▶ Written instruction: Reproduce, word for word, the portion of the passage on Necessitarians and Regularists that starts with "At some point" and runs through "at the way-the-world-must-be.".

▶ Source passage:

But for Necessitarians, the way-the-world-is cannot be the rock bottom. For after all – they will insist – there has to be some reason, some explanation, why the world is as it is and is not some other way. It can’t simply be, for example, that all electrons, the trillions upon trillions of them, just happen to all bear the identical electrical charge as one another – that would be a cosmic coincidence of an unimaginable improbability…

Regularists will retort that the supposed explanatory advantage of Necessitarianism is illusory. Physical necessity – nomicity if you will – is as idle and unempirical a notion as was Locke’s posit of a material substratum. Locke’s notion fell into deserved disuse simply because it did no useful work in science. It was a superfluous notion…

At some point explanations must come to an end. Regularists place that stopping point at the way-the-world-is. Necessitarians place it one, inaccessible, step beyond, at the way-the-world-must-be.

▶ Recorded data:
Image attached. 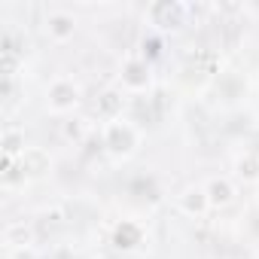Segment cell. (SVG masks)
I'll list each match as a JSON object with an SVG mask.
<instances>
[{
  "instance_id": "5",
  "label": "cell",
  "mask_w": 259,
  "mask_h": 259,
  "mask_svg": "<svg viewBox=\"0 0 259 259\" xmlns=\"http://www.w3.org/2000/svg\"><path fill=\"white\" fill-rule=\"evenodd\" d=\"M116 107H119V98H116L113 92H107V95H104V101H101V110H104V113H113Z\"/></svg>"
},
{
  "instance_id": "6",
  "label": "cell",
  "mask_w": 259,
  "mask_h": 259,
  "mask_svg": "<svg viewBox=\"0 0 259 259\" xmlns=\"http://www.w3.org/2000/svg\"><path fill=\"white\" fill-rule=\"evenodd\" d=\"M116 241H119L116 247H122V235H116ZM125 241H138V232H135L132 226H125Z\"/></svg>"
},
{
  "instance_id": "1",
  "label": "cell",
  "mask_w": 259,
  "mask_h": 259,
  "mask_svg": "<svg viewBox=\"0 0 259 259\" xmlns=\"http://www.w3.org/2000/svg\"><path fill=\"white\" fill-rule=\"evenodd\" d=\"M49 25H52V34H58V37H64V34L73 31V19L70 16H52Z\"/></svg>"
},
{
  "instance_id": "4",
  "label": "cell",
  "mask_w": 259,
  "mask_h": 259,
  "mask_svg": "<svg viewBox=\"0 0 259 259\" xmlns=\"http://www.w3.org/2000/svg\"><path fill=\"white\" fill-rule=\"evenodd\" d=\"M186 210H201V192L198 189L186 192Z\"/></svg>"
},
{
  "instance_id": "3",
  "label": "cell",
  "mask_w": 259,
  "mask_h": 259,
  "mask_svg": "<svg viewBox=\"0 0 259 259\" xmlns=\"http://www.w3.org/2000/svg\"><path fill=\"white\" fill-rule=\"evenodd\" d=\"M55 95H58V98H55V107H67L70 101H76V92H73V89H67V85H58V89H55Z\"/></svg>"
},
{
  "instance_id": "2",
  "label": "cell",
  "mask_w": 259,
  "mask_h": 259,
  "mask_svg": "<svg viewBox=\"0 0 259 259\" xmlns=\"http://www.w3.org/2000/svg\"><path fill=\"white\" fill-rule=\"evenodd\" d=\"M210 192H213V201H220V204H226V201L232 198V189H229V183H226V180H223V183L217 180V183L210 186Z\"/></svg>"
}]
</instances>
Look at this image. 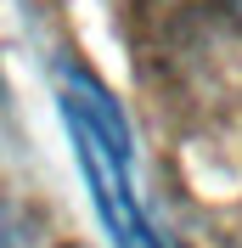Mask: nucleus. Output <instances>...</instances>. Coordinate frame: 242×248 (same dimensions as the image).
<instances>
[{
  "label": "nucleus",
  "mask_w": 242,
  "mask_h": 248,
  "mask_svg": "<svg viewBox=\"0 0 242 248\" xmlns=\"http://www.w3.org/2000/svg\"><path fill=\"white\" fill-rule=\"evenodd\" d=\"M62 96V124L74 141L79 175L91 186V203L102 215L113 248H164V237L152 232V215L136 192V147H130V124H124L119 102L107 96V85L85 68H62L57 79Z\"/></svg>",
  "instance_id": "1"
}]
</instances>
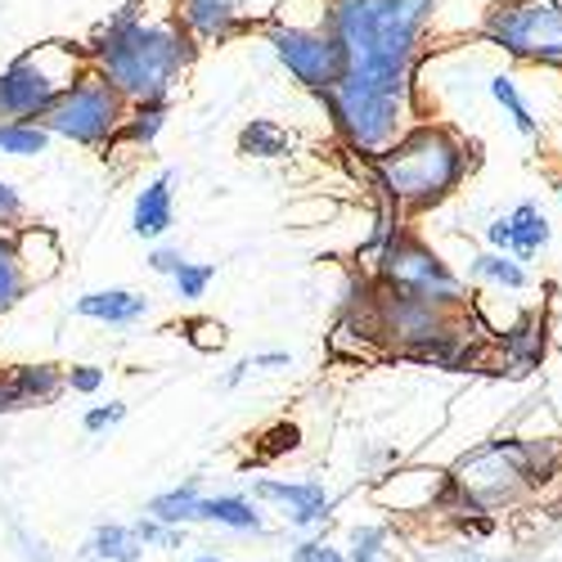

▶ Solution to the problem:
At some point explanations must come to an end. Regularists place that stopping point at the way-the-world-is. Necessitarians place it one, inaccessible, step beyond, at the way-the-world-must-be.